Esteban miró instintivamente a Vanesa, y ella también se quedó pensativa tras escuchar lo que él acababa de decir.
—A ver, ¿cómo reaccionó Carlos al principio? —preguntó Esteban.
Se esforzaron en recordar... pero, en realidad, Carlos no mostró ninguna reacción.
—¿Nada de nada? —Yeray frunció el ceño.
—Con lo de Lago Negro, Carlos solo empezó a moverse después de que ustedes actuaron. ¿Tú crees que ese es el ritmo con el que suele reaccionar?
Vanesa guardó silencio.
Yeray también.
Resultaba evidente que, con lo astuto que era Carlos, esa reacción y esa velocidad no cuadraban con lo que uno esperaría de él ante el asunto de Lago Negro.
Paulina era su pareja.
Si Carlos se hubiera enterado de que Paulina se la habían llevado los de Lago Negro, ni hablar de Lago Negro, ¡Vanesa habría recibido una llamada furiosa tras otra!
Y sin embargo... Vanesa ni siquiera recibió una llamada de Carlos en ese momento.
Eso no era la reacción de alguien verdaderamente enfurecido.
—Pero... —Vanesa se defendió, dubitativa—, después él también vino con nosotros a pelear por lo de Lago Negro, ¿no?
—Si Paulina estuviera en manos de Lago Negro, ¿tú crees que él se limitaría a ir a robar un poco de mercancía? —retrucó Esteban, cortante.
Vanesa y Yeray se quedaron viendo, ojos grandes contra ojos pequeños, en un duelo silencioso.
¿Será que, en serio, se les fue el detalle por despistados?
Vanesa, fastidiada, no se aguantó:
—¿Y tú qué? ¿Acaso tú sí lo entendiste todo desde el principio?
—Al principio tampoco lo sabía, solo lo deduje —respondió Esteban, tan tranquilo.
Vanesa se quedó muda.
Pues ni cómo discutirle. Resulta que él tampoco lo supo de entrada, sino que lo fue deduciendo.
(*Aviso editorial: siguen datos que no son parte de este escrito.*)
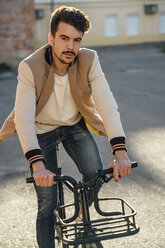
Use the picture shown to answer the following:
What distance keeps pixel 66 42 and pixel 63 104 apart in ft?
1.52

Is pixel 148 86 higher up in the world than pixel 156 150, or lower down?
higher up

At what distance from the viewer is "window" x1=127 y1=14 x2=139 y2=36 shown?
28719 mm

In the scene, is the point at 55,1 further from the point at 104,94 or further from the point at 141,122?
the point at 104,94

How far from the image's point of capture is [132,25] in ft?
94.6

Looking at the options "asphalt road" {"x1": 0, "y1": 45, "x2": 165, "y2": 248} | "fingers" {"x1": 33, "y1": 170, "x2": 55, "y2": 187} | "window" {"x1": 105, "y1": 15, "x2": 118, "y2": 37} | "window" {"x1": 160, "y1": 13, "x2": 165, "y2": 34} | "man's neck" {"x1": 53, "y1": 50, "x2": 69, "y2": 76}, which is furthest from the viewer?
"window" {"x1": 160, "y1": 13, "x2": 165, "y2": 34}

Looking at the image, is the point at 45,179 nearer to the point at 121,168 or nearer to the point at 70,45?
the point at 121,168

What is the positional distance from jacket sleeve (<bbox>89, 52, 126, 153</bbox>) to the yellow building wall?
2455 centimetres

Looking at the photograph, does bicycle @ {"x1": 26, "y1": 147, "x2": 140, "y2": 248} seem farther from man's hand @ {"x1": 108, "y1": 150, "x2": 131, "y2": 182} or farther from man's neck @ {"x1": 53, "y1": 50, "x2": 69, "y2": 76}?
man's neck @ {"x1": 53, "y1": 50, "x2": 69, "y2": 76}

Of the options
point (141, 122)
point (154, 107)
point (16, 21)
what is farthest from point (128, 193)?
point (16, 21)

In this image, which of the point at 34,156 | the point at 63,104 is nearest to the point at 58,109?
the point at 63,104

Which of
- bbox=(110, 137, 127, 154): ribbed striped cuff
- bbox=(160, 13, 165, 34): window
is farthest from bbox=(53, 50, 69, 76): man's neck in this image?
bbox=(160, 13, 165, 34): window

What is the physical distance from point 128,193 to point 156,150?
1.62 meters

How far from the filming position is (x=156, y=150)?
637 cm

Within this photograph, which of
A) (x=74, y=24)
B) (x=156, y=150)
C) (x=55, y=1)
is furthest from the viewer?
(x=55, y=1)
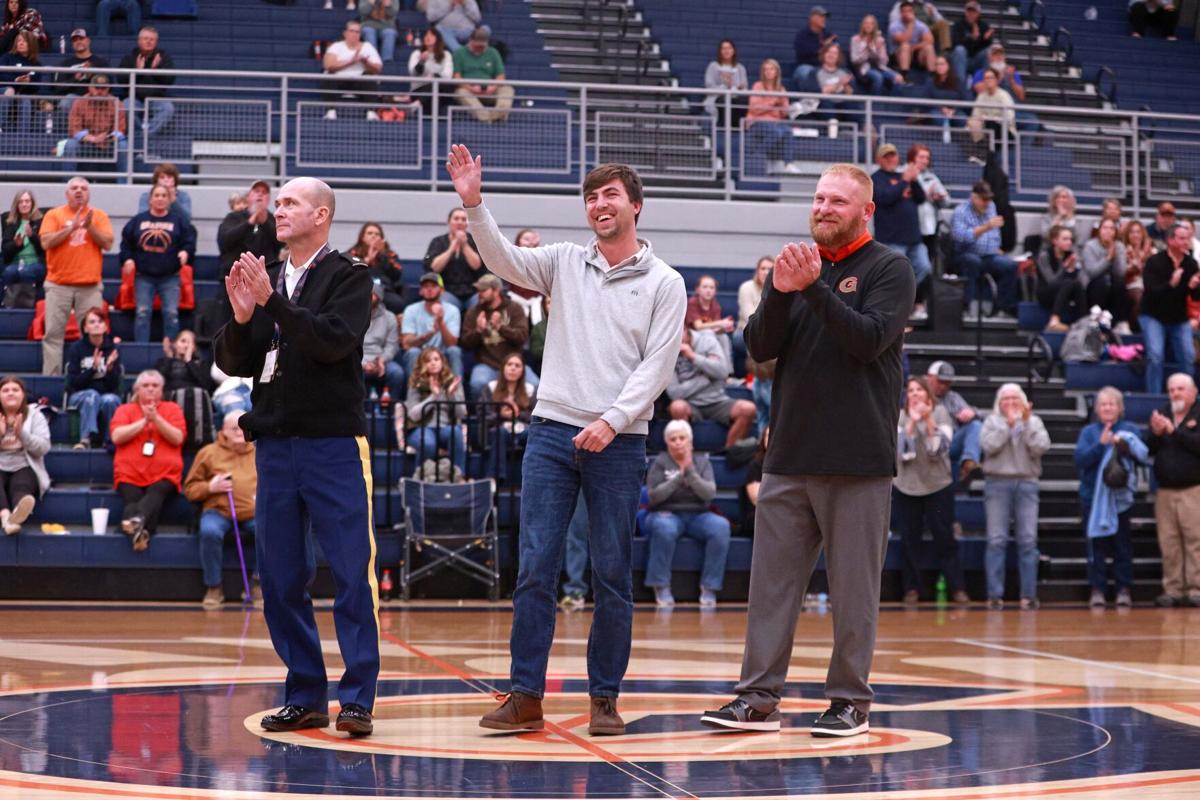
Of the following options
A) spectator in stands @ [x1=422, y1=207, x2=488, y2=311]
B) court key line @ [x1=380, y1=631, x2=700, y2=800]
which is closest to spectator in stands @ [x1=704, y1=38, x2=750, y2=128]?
spectator in stands @ [x1=422, y1=207, x2=488, y2=311]

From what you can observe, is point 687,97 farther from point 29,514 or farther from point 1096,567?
point 29,514

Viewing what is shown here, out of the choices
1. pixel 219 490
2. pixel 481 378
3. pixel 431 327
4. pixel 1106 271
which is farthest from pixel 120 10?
pixel 1106 271

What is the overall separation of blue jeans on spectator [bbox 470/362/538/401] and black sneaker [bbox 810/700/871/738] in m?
7.91

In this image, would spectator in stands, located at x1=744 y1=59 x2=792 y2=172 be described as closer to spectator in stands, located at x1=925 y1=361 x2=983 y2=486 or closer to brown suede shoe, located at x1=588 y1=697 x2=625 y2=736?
spectator in stands, located at x1=925 y1=361 x2=983 y2=486

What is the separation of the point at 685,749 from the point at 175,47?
14.8m

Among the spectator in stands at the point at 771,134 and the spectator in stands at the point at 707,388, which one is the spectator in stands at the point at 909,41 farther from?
Answer: the spectator in stands at the point at 707,388

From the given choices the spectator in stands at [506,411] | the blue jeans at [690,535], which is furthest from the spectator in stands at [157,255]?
the blue jeans at [690,535]

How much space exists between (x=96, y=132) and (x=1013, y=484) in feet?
30.2

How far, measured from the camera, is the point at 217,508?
11.9 metres

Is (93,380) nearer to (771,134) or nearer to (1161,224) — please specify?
(771,134)

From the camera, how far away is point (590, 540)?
5512 mm

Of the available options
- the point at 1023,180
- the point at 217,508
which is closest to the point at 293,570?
the point at 217,508

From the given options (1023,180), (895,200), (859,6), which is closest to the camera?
(895,200)

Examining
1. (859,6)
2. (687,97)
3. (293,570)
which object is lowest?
(293,570)
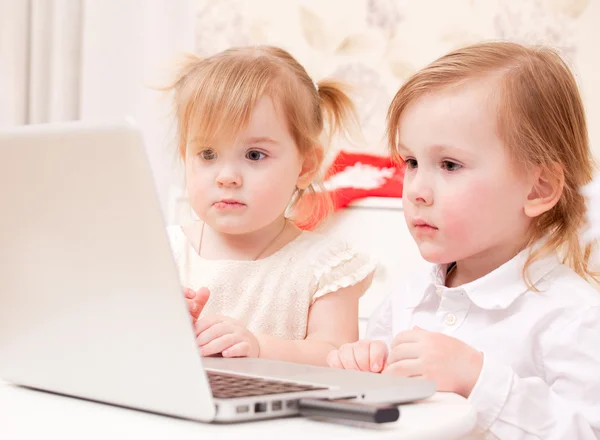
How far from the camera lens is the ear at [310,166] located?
1.42 m

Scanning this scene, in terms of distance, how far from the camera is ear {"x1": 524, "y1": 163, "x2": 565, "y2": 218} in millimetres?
1082

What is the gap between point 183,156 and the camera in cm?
147

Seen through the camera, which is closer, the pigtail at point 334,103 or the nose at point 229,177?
the nose at point 229,177

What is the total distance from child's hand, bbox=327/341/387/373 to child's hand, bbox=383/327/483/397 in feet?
0.18

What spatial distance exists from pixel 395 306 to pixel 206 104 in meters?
0.43

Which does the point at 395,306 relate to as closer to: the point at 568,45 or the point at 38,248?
the point at 38,248

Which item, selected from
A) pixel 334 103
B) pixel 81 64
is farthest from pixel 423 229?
pixel 81 64

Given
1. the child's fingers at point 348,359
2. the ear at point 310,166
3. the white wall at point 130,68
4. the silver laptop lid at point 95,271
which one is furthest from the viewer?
the white wall at point 130,68

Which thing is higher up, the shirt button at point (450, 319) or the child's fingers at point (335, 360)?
the shirt button at point (450, 319)

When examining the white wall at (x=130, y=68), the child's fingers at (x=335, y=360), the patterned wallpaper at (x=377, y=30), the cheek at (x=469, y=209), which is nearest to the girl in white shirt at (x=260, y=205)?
the child's fingers at (x=335, y=360)

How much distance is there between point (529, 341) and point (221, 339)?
0.37m

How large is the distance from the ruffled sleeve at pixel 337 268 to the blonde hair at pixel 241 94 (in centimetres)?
16

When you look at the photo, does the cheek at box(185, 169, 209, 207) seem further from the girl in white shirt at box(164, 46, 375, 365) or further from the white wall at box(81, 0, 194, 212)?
the white wall at box(81, 0, 194, 212)

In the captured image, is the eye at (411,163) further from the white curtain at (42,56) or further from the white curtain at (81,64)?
the white curtain at (42,56)
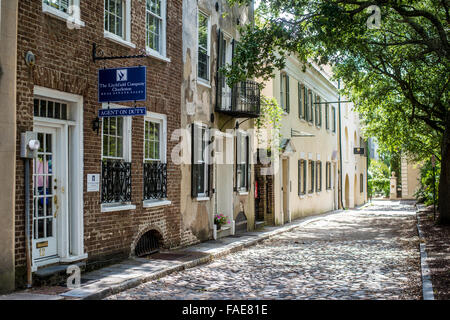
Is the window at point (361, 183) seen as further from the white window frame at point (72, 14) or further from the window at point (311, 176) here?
the white window frame at point (72, 14)

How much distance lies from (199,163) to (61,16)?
6.21 m

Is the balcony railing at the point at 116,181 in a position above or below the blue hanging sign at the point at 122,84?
below

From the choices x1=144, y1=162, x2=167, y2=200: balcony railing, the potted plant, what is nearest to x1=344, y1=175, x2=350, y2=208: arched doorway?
the potted plant

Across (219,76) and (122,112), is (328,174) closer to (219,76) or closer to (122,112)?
(219,76)

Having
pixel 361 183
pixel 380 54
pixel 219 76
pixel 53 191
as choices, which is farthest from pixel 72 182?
pixel 361 183

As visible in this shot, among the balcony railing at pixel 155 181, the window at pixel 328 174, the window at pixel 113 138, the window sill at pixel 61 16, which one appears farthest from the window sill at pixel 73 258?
the window at pixel 328 174

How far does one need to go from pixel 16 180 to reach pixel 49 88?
1.61m

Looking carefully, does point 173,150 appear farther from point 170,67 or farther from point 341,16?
point 341,16

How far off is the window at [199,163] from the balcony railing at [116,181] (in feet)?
9.82

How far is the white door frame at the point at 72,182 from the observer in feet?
28.9

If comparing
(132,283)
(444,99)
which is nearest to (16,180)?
(132,283)

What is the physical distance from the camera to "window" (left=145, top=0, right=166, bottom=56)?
11.6 m

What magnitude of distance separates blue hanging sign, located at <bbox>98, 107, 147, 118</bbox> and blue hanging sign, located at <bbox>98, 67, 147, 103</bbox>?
170 mm

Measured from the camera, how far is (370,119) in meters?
23.8
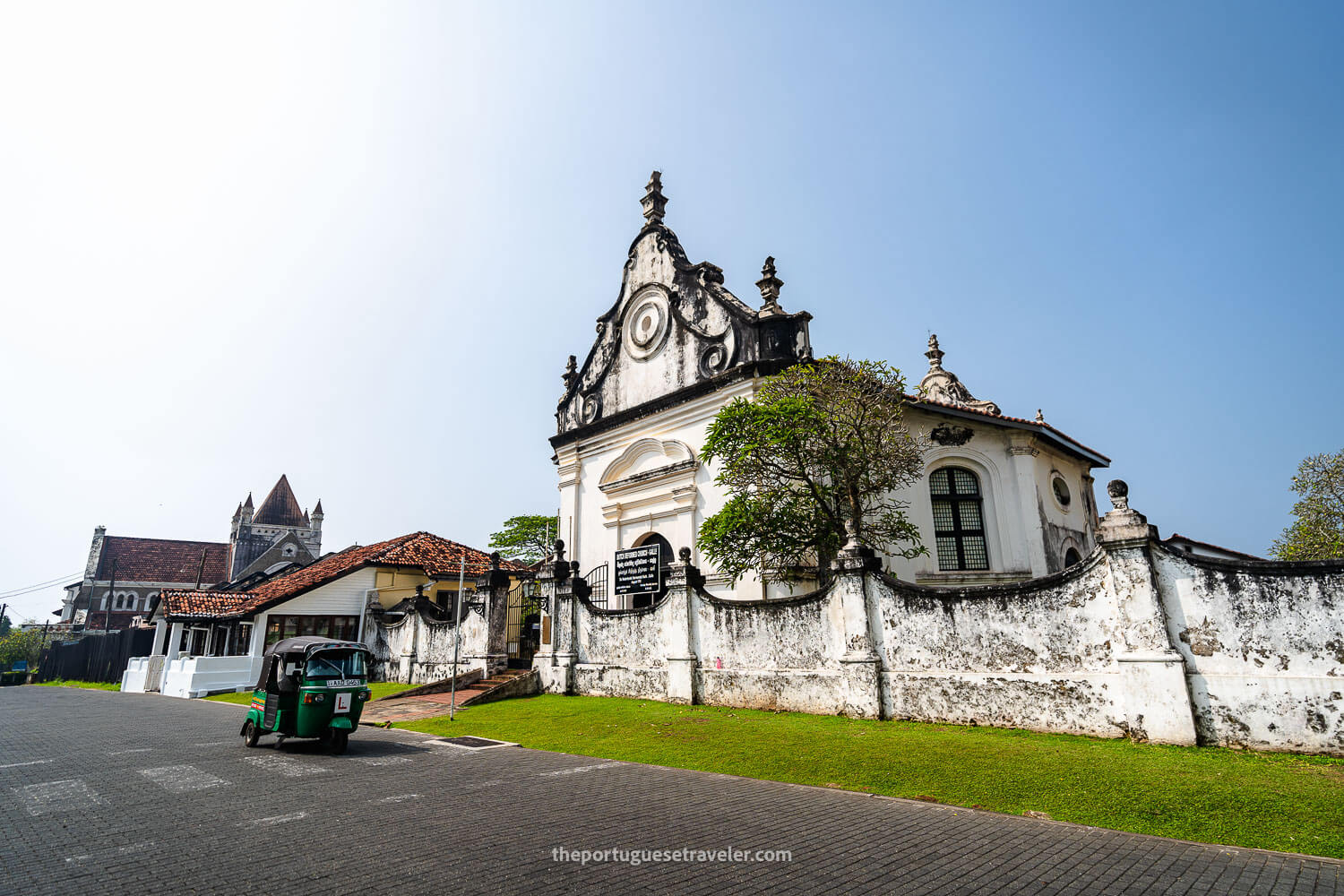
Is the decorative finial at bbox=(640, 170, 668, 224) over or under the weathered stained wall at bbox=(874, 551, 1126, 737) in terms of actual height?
over

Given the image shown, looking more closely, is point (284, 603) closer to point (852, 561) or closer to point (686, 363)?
point (686, 363)

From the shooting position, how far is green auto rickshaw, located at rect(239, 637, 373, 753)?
10117 mm

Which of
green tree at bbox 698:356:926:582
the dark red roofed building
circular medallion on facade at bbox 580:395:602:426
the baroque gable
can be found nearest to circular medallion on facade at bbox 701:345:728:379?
the baroque gable

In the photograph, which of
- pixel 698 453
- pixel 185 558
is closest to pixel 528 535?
pixel 698 453

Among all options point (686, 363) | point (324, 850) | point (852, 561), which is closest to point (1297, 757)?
point (852, 561)

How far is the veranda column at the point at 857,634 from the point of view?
11.1 m

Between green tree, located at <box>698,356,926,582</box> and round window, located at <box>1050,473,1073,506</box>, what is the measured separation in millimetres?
7414

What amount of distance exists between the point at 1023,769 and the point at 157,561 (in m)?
80.1

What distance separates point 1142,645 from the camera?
8555 mm

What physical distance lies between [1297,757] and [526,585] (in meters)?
16.2

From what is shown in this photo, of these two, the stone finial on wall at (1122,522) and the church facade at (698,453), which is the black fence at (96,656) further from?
the stone finial on wall at (1122,522)

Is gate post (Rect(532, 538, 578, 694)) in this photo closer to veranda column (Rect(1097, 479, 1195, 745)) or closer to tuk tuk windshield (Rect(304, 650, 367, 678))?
tuk tuk windshield (Rect(304, 650, 367, 678))

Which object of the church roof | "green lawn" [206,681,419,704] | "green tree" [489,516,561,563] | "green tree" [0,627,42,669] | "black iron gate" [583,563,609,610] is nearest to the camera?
"green lawn" [206,681,419,704]

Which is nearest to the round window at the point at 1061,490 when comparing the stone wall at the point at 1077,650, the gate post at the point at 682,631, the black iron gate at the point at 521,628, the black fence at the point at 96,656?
the stone wall at the point at 1077,650
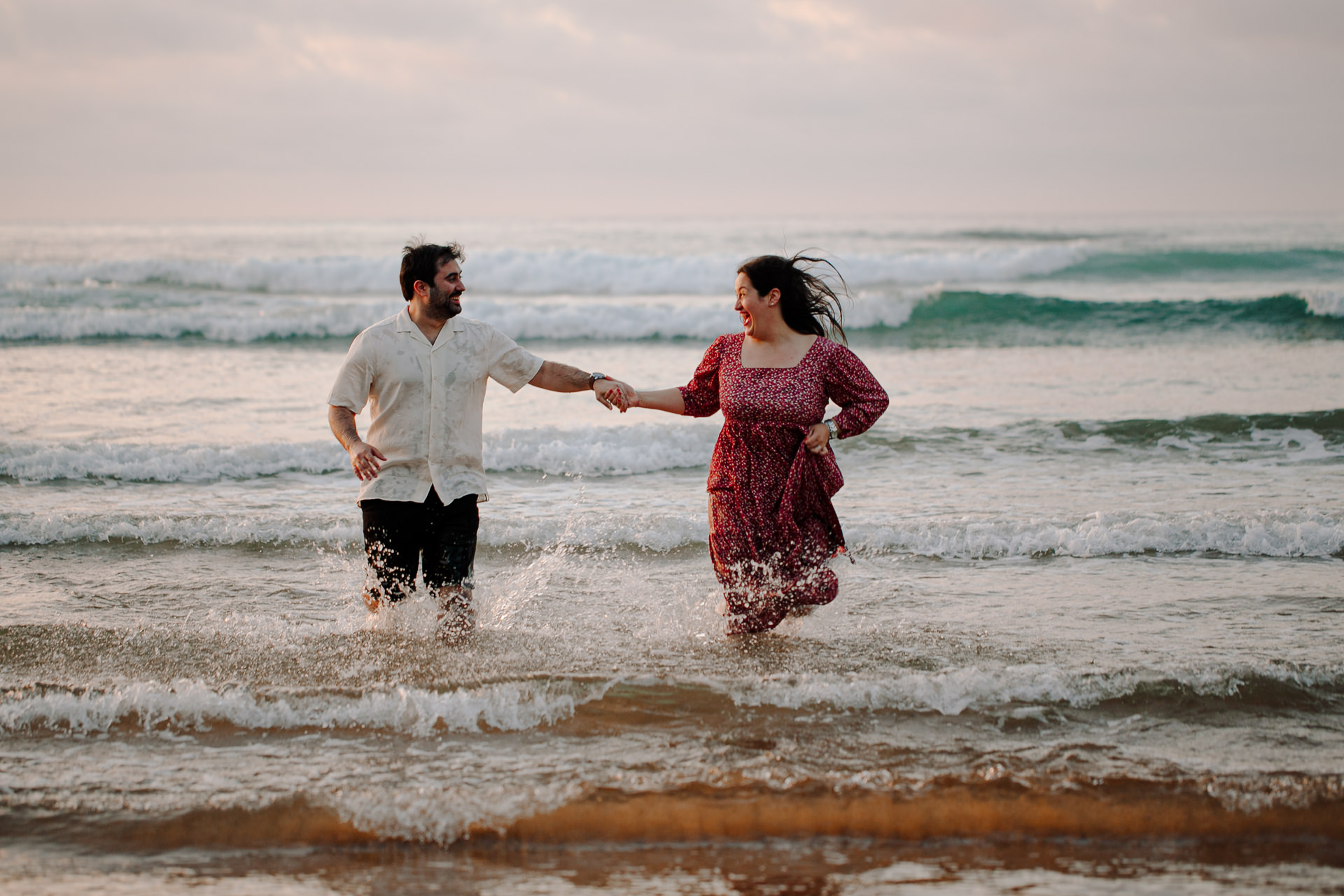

O sea, según él, solo él tiene el cerebro para atar cabos... ¿y los demás? ¿Puros despistados?
Vanesa se frotó la nariz, sintiéndose impotente.
—¿Entonces, si ya lo habías deducido, no podías avisarme?
Mientras decía esto, la voz de Vanesa sonaba lastimada, como si le hubieran metido el dedo en la llaga.
Esteban colgó el teléfono sin más.
Quedaron ella y Yeray viéndose de nuevo, con Vanesa frunciendo la cara como si fuera un tamal apretado.
—¿De verdad seremos tan despistados? —susurró.
Yeray la miraba con preocupación.
—No te vayas a pasar, ¿eh? Recuerda que tu estómago anda mal.
—Tú déjame en paz, que estos días he pasado hambres de verdad —soltó Vanesa, casi mordiéndose los labios.
Y es que, entre las náuseas y los enredos que no la dejaban dormir, nunca lograba saciarse.
Yeray, al oír que tenía hambre, se acordó de esos días en que ella apenas probaba bocado y siempre decía que quería vomitar.
Se lo pensó un rato y, con cuidado, preguntó:
—¿No quieres buscarte un psicólogo otra vez?
El semblante de Vanesa cambió de inmediato, oscureciéndose.
—¿Psicólogo yo? Si ni estrés traigo, ¿para qué demonios?
—¡Ya, ya! Ni te lo menciono más, pero tú y Oliver han hecho cada idiotez...
Nada más de recordar la jugada de Yeray y Oliver, Vanesa sentía que le hervía la sangre.
Jamás en su vida se había sentido tan incomprendida...
¡Qué psicólogo ni qué nada! Al final, el que terminó necesitando ayuda fue el propio médico. ¿Se podía estar más en la lona?